第二百六十八話 グレヴィリウス家の夜会(15)

「この者はお前の近侍か?」


 エリアスはルイースについてのが済むと、またアドリアンに向き合った。アドリアンの斜め後ろで、額をこすりつけんばかりに平伏するキャレを、ジロリと見つめる。


 キャレは公爵の視線が自分に向けられているとわかっただけで、ますます恐縮して体を固くした。心臓が凄まじい勢いで拍動して、冷や汗が止まらない。
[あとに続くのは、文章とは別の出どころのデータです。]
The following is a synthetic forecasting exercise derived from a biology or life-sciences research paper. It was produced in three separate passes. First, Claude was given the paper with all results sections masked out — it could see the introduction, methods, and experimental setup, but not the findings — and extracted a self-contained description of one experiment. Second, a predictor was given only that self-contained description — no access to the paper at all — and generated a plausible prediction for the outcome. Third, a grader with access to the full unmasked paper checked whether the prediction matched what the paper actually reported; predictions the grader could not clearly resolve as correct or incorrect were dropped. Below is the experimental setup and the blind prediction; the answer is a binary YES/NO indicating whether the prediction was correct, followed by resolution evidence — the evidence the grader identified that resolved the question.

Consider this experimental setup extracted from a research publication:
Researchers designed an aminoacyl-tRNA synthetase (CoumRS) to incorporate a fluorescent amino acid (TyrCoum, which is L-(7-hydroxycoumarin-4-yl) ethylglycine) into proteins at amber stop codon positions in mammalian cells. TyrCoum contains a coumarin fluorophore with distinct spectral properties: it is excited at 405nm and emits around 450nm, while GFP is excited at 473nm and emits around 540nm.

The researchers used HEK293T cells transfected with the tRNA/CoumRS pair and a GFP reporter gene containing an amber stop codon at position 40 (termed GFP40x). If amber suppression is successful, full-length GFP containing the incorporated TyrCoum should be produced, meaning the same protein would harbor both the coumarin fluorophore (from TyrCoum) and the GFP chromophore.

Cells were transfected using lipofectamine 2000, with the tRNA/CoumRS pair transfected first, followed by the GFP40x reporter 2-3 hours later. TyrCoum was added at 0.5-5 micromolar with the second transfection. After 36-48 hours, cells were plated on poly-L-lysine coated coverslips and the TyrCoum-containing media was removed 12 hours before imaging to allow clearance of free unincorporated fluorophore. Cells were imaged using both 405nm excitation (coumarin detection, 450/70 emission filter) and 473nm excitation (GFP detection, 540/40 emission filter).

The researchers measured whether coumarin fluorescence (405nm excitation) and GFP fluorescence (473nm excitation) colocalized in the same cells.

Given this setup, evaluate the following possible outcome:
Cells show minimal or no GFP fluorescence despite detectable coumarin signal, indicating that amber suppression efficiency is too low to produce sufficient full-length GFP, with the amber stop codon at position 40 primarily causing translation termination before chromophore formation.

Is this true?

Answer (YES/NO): NO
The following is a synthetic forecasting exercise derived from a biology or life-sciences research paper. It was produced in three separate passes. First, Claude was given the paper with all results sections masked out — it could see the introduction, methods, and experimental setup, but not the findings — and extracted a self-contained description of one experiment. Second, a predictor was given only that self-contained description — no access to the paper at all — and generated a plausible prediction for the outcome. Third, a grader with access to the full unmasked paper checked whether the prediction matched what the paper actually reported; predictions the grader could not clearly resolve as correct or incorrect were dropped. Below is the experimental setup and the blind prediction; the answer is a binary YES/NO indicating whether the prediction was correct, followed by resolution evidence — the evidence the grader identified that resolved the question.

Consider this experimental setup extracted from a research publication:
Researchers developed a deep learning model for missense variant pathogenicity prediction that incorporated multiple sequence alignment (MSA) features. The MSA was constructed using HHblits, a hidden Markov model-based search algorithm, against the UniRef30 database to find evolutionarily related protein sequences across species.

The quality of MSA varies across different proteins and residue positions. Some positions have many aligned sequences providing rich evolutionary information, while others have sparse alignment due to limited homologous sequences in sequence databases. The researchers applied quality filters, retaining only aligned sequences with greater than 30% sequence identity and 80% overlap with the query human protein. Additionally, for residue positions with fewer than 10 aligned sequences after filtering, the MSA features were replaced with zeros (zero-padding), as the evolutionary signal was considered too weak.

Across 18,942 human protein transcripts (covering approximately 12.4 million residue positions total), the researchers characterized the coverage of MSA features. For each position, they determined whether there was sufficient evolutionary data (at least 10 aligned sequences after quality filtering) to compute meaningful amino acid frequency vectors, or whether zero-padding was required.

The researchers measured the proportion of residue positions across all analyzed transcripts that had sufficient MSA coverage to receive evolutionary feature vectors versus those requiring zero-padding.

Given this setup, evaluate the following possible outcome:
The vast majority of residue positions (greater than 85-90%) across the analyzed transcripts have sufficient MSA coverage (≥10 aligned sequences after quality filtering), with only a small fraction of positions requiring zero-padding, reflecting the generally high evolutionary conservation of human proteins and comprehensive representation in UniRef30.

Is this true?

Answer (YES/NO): NO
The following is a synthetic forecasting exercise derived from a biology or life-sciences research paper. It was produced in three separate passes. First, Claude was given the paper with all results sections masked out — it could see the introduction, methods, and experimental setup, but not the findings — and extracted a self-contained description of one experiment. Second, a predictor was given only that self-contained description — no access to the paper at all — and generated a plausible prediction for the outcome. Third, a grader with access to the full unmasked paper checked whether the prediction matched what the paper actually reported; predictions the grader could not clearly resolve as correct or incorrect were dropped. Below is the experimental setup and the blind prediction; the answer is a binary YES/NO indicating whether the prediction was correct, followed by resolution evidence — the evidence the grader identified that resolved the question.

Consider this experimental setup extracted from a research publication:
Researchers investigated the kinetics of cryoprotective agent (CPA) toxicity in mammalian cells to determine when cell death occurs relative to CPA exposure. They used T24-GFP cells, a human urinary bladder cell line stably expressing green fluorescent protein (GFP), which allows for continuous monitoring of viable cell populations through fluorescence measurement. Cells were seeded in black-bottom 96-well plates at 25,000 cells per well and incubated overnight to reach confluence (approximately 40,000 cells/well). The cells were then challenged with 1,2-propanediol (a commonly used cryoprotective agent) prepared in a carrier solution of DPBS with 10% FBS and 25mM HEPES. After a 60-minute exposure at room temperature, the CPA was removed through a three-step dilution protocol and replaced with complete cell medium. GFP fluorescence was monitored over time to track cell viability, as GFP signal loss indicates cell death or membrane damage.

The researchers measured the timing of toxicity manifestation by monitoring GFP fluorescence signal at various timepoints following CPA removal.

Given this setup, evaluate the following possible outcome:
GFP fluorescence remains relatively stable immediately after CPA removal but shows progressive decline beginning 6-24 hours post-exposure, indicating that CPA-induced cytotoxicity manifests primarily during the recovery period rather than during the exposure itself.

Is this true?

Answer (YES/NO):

頭だけが熱く煮えたぎり、首から下は冷え切って、小刻みに震えだす。


「……キャレ、謝罪……謝れ、早く…」


 マティアスがヒソヒソと囁き声で促してきて、キャレはハッと顔を上げた。途端に冷たく冴えた公爵の目が自分を射る。


「あ…う……」


 キャレは頭が真っ白になって、もう言葉を紡ぐこともできなくなった。

 その場にいた者たちの視線がキャレを責め立てた。

 怪訝に見つめてくるアドリアンの目ですらも、キャレを追い詰めてくる。

 呼吸することすら、ままならなくなってきた。……


「……キャレ?」


 アドリアンは思わず声をかけた。

 あまりにも顔色が悪い…というより、もう真っ白だった。


 キャレの異変に気付き、いち早く動いたのは意外にも公爵であるエリアスだった。

 キャレの前に屈み、息も絶え絶えとなっている口を大きな手でフワリと覆う。

 そのときにはキャレはもう意識が朦朧となっていたが、低く呼びかける公爵の声だけが聞こえた。


「ゆっくりと息を吐け、長く……」


 苦しげに顔を歪めながら、キャレはひたすら公爵の言う通りにした。

 ゆっくりと、長く、息を吐く。吐ききってから、静かに鼻から息を吸う。


 平坦な声は、まるで神官の読み上げる念誦ねんずのように淡々としていたが、キャレにはそれが安心できた。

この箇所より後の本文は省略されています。